How AI might change the journalism business model

Beyond jobs, the executives and experts who spoke about generative AI at NewsXchange advised publishers there were commercial opportunities they were well placed to seize.

Storyful’s Little said “the end of the world is not coming” and “the really dangerous stuff that’s happening we know about: it’s accelerating a flood of misinformation into our ecosystem.

“I think it’s obviously diminishing the value when you create a piece of content because it’s now commoditised – that’s a huge challenge for the news business.”

But he said he thought there were some “very clear things” that AI can help the news business with.

“Think about the assets that the news business has right now that the AI generators don’t. They’ve got tons of venture capital – but they have no data. They’ve run out of data. They’re using really crappy data and they’re looking for more data.

“Big cheques are being written on the capacity of these big companies, these startups, to find data. You have data, you have content, so you’re not powerless – that’s the one thing I want to articulate.”

Bascobert made a similar suggestion later in the conference: “The threat of generative AI to create a lot more misinformation, I think, will in some ways help strong brands to rise. I think brands will become more important as a signalling device for what is true – what is provably factual or [possible] to document.”

And Bernard emphasised that beyond business disruption, generative AI could offer newsrooms the opportunity to reach new audiences.

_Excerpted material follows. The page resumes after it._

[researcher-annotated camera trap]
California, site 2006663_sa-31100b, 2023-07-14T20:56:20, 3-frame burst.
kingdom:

“I think you want to cautiously advance with an open heart,” she said. “Because it’s not like the way we run our news organisations is the most accomplished that we could ever do. There’s plenty we don’t cover, there are plenty of audiences we’ve either never addressed or have abandoned over time. And they know this. 

“So even if we can’t solve all these problems all at once, all new technologies give us a chance to fix some of the wrongs or address things that are not addressed.

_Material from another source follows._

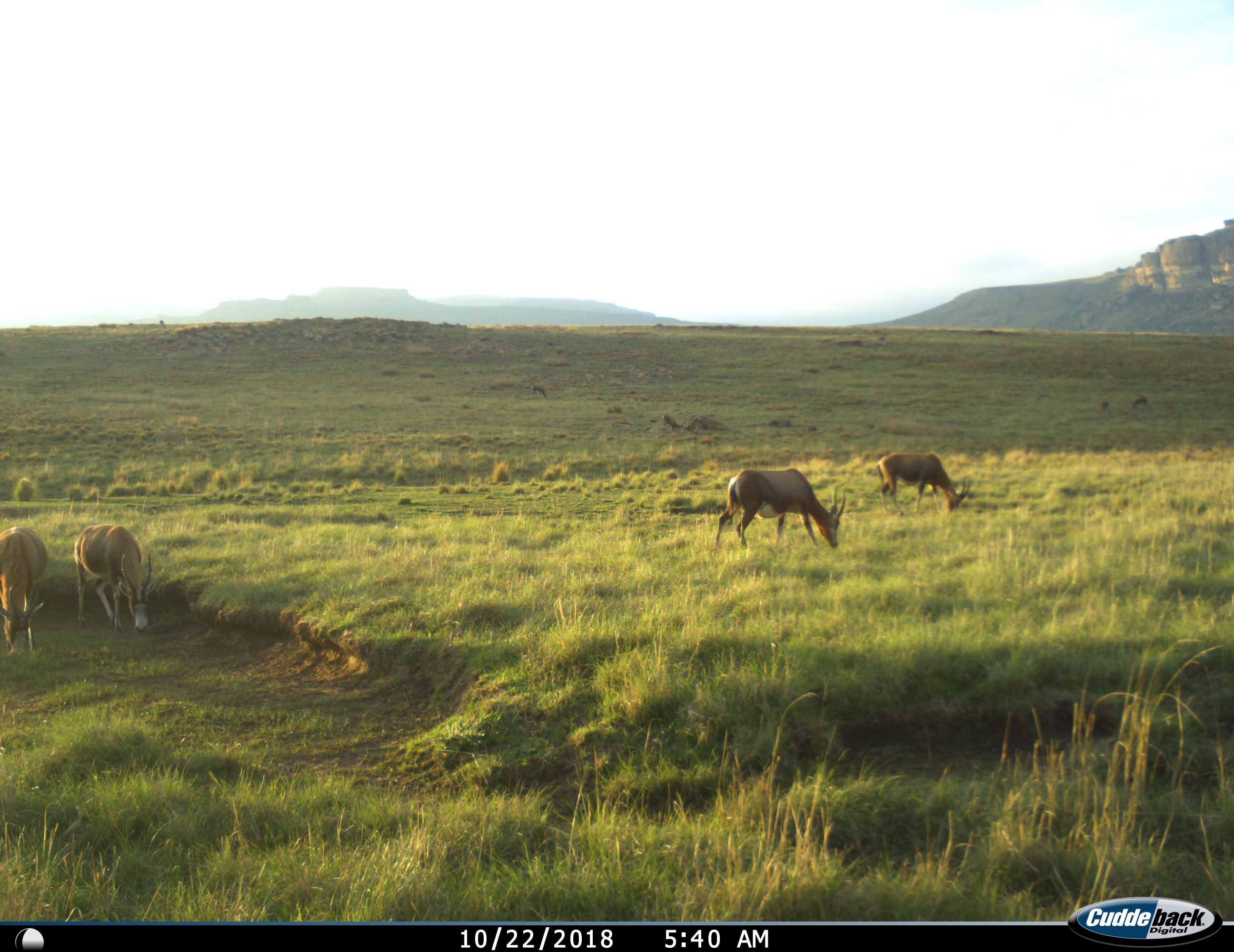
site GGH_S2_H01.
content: unidentified animal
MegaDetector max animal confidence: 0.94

“And in this way, the optimism is to say we’re going to gain ground either where we lost it or we never had it, and we’re going to do it in a way that is rational in this news organisation – because we don’t necessarily want to abandon other things we’ve been doing.”

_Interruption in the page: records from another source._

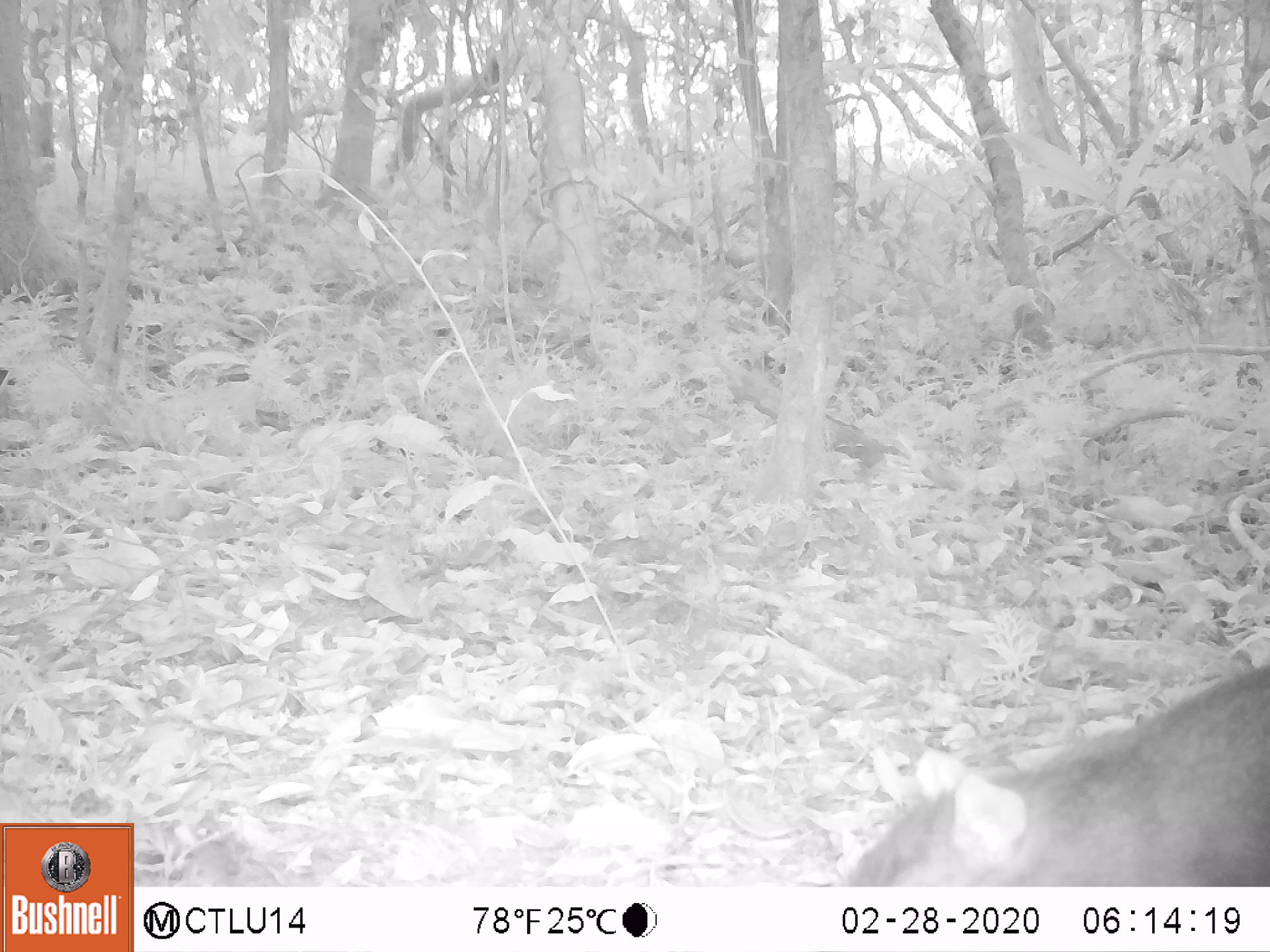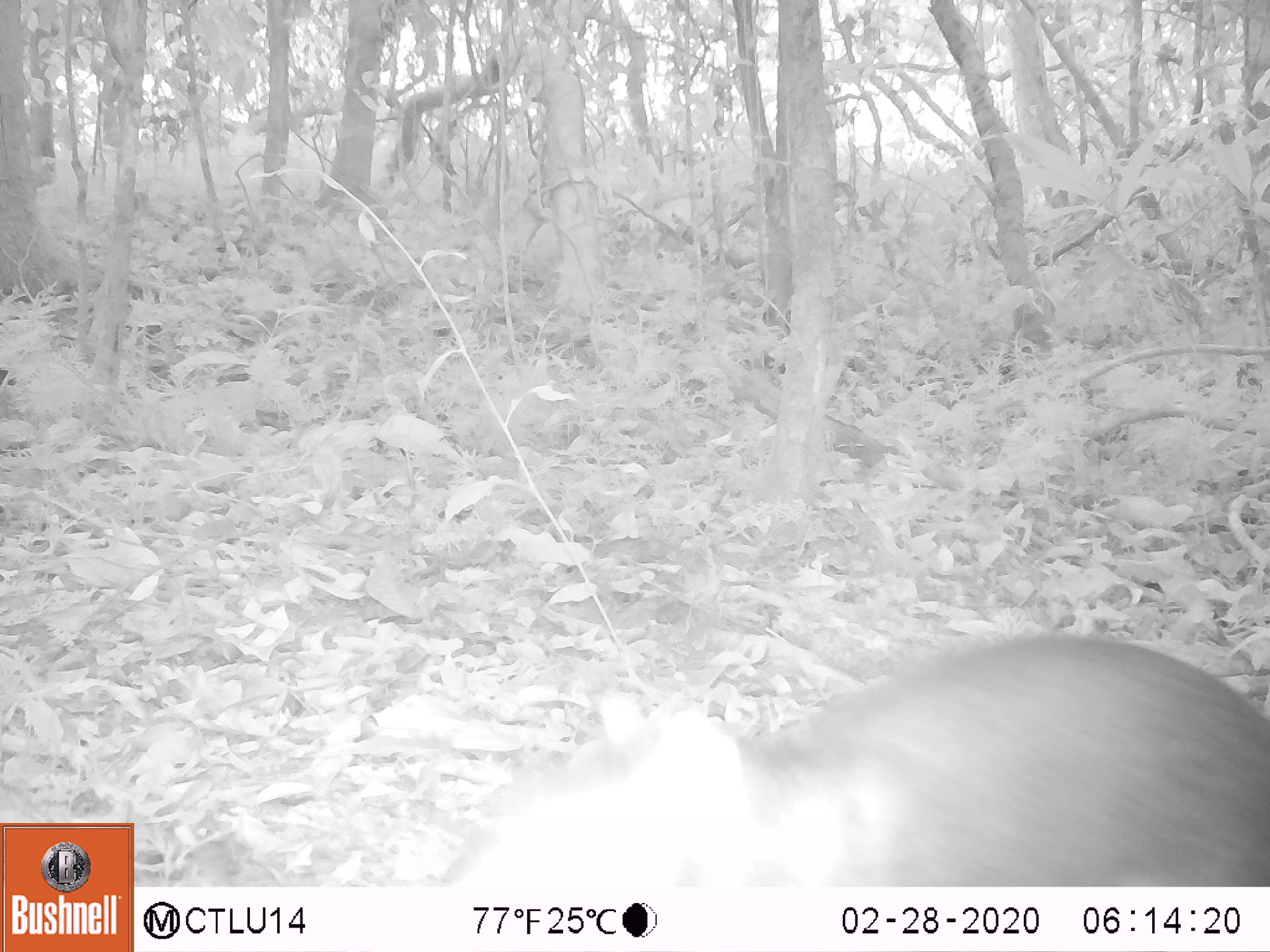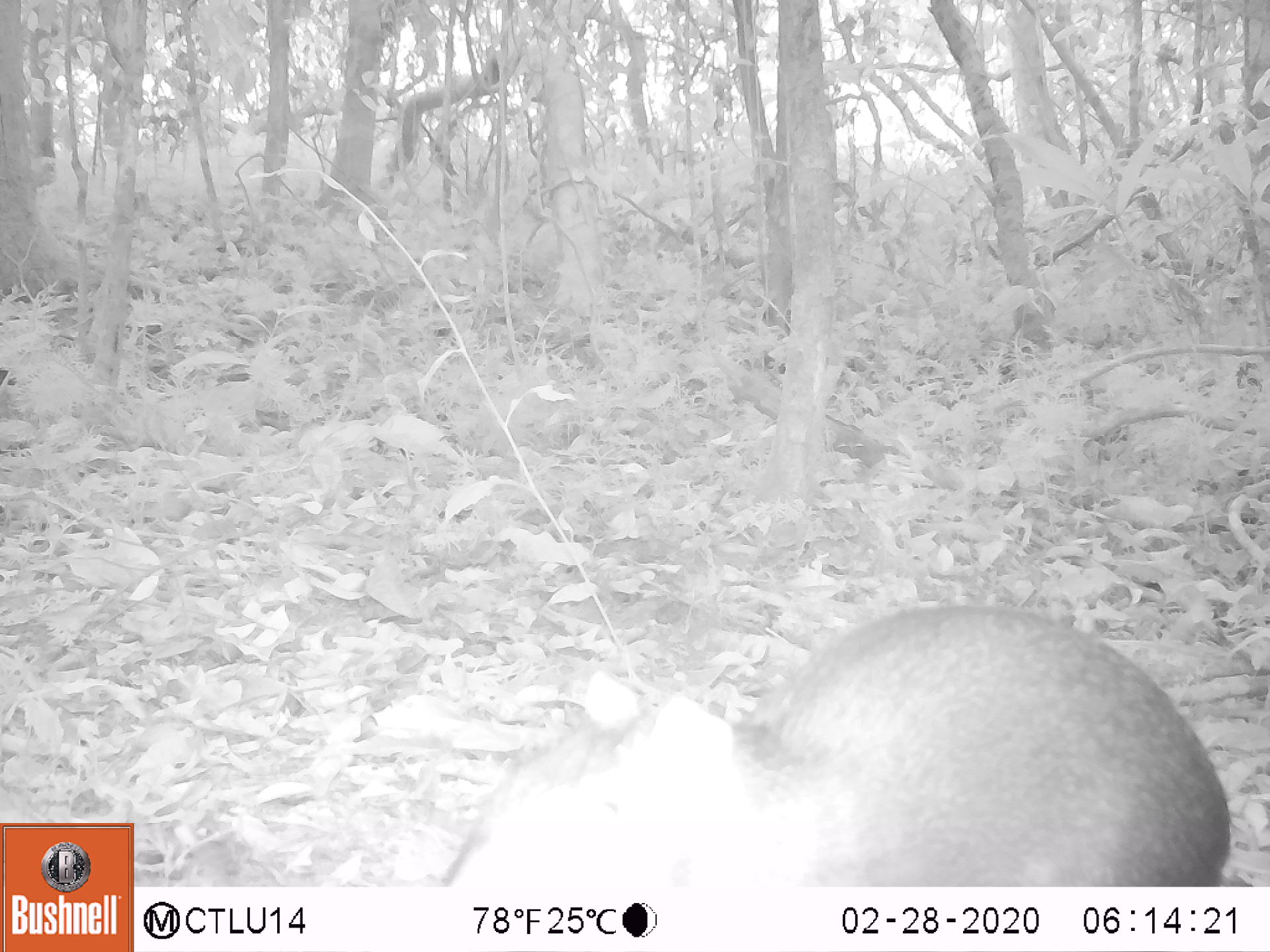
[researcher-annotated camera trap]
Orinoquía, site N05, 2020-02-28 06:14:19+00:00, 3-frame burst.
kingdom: Animalia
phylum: Chordata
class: Mammalia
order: Rodentia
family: Dasyproctidae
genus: Dasyprocta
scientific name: Dasyprocta fuliginosa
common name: black agouti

What are those newsrooms doing with generative AI now?

Both Bascobert at Reuters and ITN’s Corp said their organisations are making moves to experiment with generative AI.

Corp said ITN “put out guidelines to our staff in the last week really talking to them about – let’s start experimenting off-air or non-live with the things that we can do while protecting fact-checking and eyewitness journalism”.

And Bascobert said: “We’re part of Thomson Reuters, which is a technology company. And so for us, technology is really more core to who we are as a business, and for us to commit [to] long-term capital projects that involve technology and AI is a very natural thing for our board of directors…

“That doesn’t mean that we don’t need to move quickly and be agile. We do want to spend more time with our clients, and understand what the problems are as they are making their migration.

“But you have, and will continue to see, us investing long term in building tools for discovery, for manipulation, for editing, to get into the workflows as well as commercials – the selling of content. We’re going to continue to evolve our tech platform.”